Eminence post office was established June 5, 1851, with Charles E. Fox first postmaster. The name of the office was changed to Rainier on Jan. 6, 1852. Rainier is located on the Oregon bank of the Columbia River across from Longview and Kelso, Washington. Near Rainier, the mighty Columbia River turns West to make its final dash for the sea having run north from Portland.

In the latter part of the 20th Century, Rainier was overshadowed by the Trojan Nuclear power plant built and operated by Portland General Electric near Prescott a few miles up river. This facility was closed in 1993, and the cooling tower as demolished in a major implosion on May 21, 2006. A time sequence of the demolition is to be found here: Trojan demoliton photos.

TASKS TO COMPLETE:
1 > List every date that appears in the passage on the history of Rainier, Oregon.
2 > Write the next few sentences of the passage on the history of Rainier, Oregon, starting after its final sentence.

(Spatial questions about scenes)
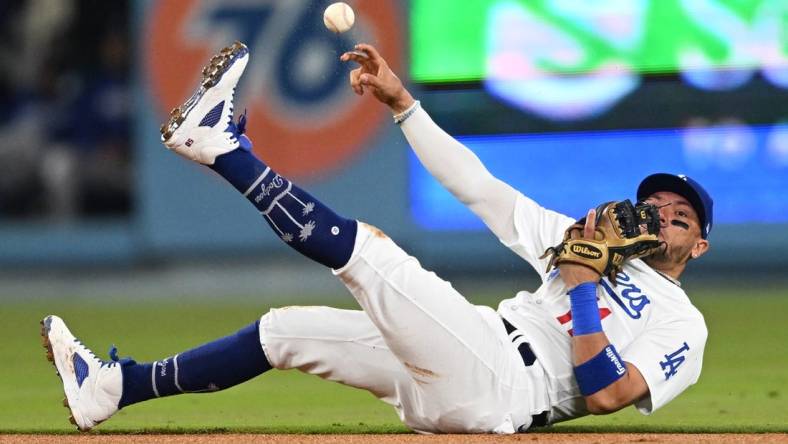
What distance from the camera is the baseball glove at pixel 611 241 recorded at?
405 cm

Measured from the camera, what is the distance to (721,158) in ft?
33.0

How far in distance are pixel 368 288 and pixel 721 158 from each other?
6.72m

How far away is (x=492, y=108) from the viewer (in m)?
10.3

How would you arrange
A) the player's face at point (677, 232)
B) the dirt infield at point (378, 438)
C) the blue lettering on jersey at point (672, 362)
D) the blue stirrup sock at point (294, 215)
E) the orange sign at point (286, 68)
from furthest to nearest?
the orange sign at point (286, 68) → the player's face at point (677, 232) → the dirt infield at point (378, 438) → the blue lettering on jersey at point (672, 362) → the blue stirrup sock at point (294, 215)

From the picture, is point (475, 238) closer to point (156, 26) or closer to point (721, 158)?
point (721, 158)

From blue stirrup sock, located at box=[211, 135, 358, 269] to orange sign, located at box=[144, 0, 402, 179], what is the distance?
6.72m

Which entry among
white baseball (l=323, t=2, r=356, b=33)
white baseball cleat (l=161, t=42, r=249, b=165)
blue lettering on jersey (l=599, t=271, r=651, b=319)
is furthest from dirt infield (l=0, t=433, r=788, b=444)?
white baseball (l=323, t=2, r=356, b=33)

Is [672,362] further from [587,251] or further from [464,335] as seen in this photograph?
[464,335]

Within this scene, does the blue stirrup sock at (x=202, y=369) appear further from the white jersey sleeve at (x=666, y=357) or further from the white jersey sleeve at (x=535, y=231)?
the white jersey sleeve at (x=666, y=357)

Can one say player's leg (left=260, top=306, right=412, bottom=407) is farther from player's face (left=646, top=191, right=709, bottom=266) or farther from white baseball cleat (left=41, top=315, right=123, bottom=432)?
player's face (left=646, top=191, right=709, bottom=266)

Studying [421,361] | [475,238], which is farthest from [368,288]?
[475,238]

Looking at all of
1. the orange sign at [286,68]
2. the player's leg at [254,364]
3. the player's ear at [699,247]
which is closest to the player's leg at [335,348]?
the player's leg at [254,364]

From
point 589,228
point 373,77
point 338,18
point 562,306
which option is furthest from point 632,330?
point 338,18

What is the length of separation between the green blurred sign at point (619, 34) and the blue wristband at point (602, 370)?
6393 mm
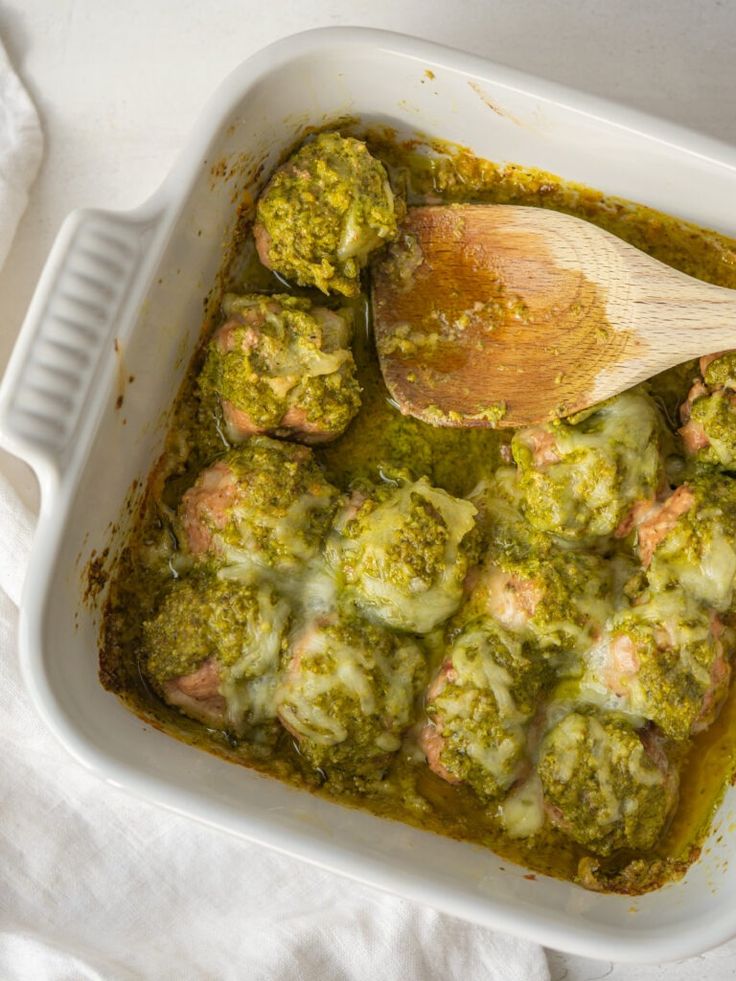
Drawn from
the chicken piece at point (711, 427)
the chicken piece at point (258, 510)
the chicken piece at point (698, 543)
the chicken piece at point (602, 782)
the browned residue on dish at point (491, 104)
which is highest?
the browned residue on dish at point (491, 104)

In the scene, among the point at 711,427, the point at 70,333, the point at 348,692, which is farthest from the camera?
the point at 711,427

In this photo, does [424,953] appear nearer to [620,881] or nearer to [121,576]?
[620,881]

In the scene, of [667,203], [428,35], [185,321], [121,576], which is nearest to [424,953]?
[121,576]

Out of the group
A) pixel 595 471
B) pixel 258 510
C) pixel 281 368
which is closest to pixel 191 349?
pixel 281 368

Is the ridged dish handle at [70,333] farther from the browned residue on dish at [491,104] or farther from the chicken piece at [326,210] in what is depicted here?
the browned residue on dish at [491,104]

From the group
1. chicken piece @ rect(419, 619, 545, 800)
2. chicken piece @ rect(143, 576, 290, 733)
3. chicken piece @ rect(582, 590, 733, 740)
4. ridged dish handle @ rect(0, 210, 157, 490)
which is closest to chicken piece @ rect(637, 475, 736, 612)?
chicken piece @ rect(582, 590, 733, 740)

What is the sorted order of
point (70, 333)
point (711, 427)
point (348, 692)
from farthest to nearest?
point (711, 427)
point (348, 692)
point (70, 333)

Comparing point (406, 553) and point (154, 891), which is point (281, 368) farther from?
point (154, 891)

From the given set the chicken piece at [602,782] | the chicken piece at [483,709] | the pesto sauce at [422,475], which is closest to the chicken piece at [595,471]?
the pesto sauce at [422,475]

ANSWERS TO EACH TASK:
1 > June 5, 1851; Jan. 6, 1852; 1993; May 21, 2006

2 >
Rainier is also the southern anchor of the Lewis and Clark bridge, the only bridge over the Columbia River between Portland and Astoria. This bridge allows Northwest Oregon residents immediate access to Interstate 5 and all points north. The Bridge also presents a unique challenge to Northwest Oregon. It was designed in the 1920's and construction was completed in 1930. It is a steel structure of the classic cantilever design with a main span of 1200 feet. Although modern for its time, the bridge is now seriously obsolete. Replacement was seriously considered in the runup to the deck replacement in 2003-04, but neither local consensus nor financing were found. Washington state does not classify the bridge as more important than 'local access', even though it is the only vehicle bridge between Portland and Astoria. There are few jobs in Oregon near Rainier and much of the historic bridge traffic has been that of local people who live in Oregon and work and shop in Longview which is a significant industrial center.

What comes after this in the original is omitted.